The U.S. has grown increasingly weary of the conflict that began in October 2001 as a hunt for the 9/11 attackers has turned into a vexed effort to keep Afghanistan's divided and corruption-hindered democracy alive amid a brutal Taliban insurgency.
Meanwhile, the group vowed to continue its fight "until the last breath," in response to Trump's announcement of a new strategy for Afghanistan, promising that it would make the country "a graveyard" for the U.S. and would continue fighting as long as American troops remained in the country.
"If America doesn't withdraw its troops from Afghanistan, soon Afghanistan will become another graveyard for this superpower in the 21st century," Zabiullah Mujahid, a spokesman for the Taliban in Afghanistan, said in a statement.
Trump for the first time also left the door open to an eventual political deal with the Taliban.
"Someday, after an effective military effort, perhaps it will be possible to have a political settlement that includes elements of the Taliban in Afghanistan," he said.
"But nobody knows if or when that will ever happen," he added, before vowing that "America will continue its support for the Afghan government and military as they confront the Taliban in the field."
His Secretary of State Rex Tillerson went further, saying the U.S. would "stand ready to support peace talks between the Afghan government and the Taliban without preconditions."
The Trump administration had originally promised a new Afghan plan by mid-July, but Trump was said to be dissatisfied by initial proposals to deploy a few thousand more troops.
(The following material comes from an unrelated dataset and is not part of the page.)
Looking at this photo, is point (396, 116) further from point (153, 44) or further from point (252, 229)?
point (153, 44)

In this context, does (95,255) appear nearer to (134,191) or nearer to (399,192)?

His new policy will raise questions about what, if anything, can be achieved by making further deployments, or repeating the demands of previous administrations in more forceful terms.
In 2010, the U.S. had upwards of 100,000 military personnel deployed to Afghanistan. Today that figure is around 8,400 U.S. troops and the situation is as deadly as ever.
More than 2,500 Afghan police and troops have been killed already this year.
Trump's announcement comes amid a month of serious turmoil for his administration, which has seen several top White House officials fired and revelations that members of Trump's campaign are being investigated by a federal grand jury.
He sought in his address to convince Americans weary of his controversial off-the-cuff remarks.
"I studied Afghanistan in great detail and from every conceivable angle," he said, hoping to show he has sufficiently pondered the decision to send more young Americans into mortal danger.
One of the main voices arguing for withdrawal, Trump's nationalistic chief strategist Steve Bannon, was removed from his post on Friday.
His strategy did however win over national security-focused Republicans with whom he has had strained relations, such as influential Senator John McCain.